#### [EXERCISE INPUTS]
------------------------------------------------------------------------
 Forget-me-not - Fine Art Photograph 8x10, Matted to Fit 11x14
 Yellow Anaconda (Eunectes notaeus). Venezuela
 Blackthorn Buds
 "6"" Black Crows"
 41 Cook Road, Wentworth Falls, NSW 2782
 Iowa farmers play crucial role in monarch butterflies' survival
------------------------------------------------------------------------
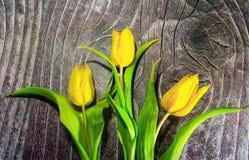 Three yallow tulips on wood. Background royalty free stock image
------------------------------------------------------------------------
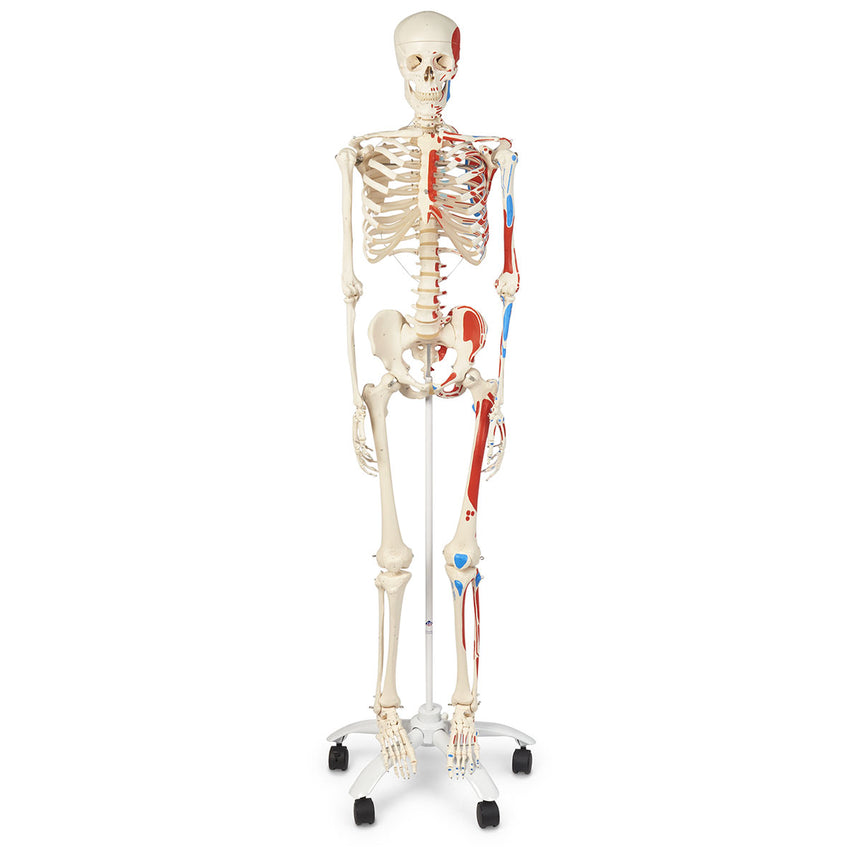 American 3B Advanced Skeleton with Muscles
------------------------------------------------------------------------
From the entries above, extract only the lines running from the one containing "Forget-me-not - Fine" through the one containing "Iowa farmers play", inclusive.

#### [RESPONSE AREA]
 Forget-me-not - Fine Art Photograph 8x10, Matted to Fit 11x14
 Yellow Anaconda (Eunectes notaeus). Venezuela
 Blackthorn Buds
 "6"" Black Crows"
 41 Cook Road, Wentworth Falls, NSW 2782
 Iowa farmers play crucial role in monarch butterflies' survival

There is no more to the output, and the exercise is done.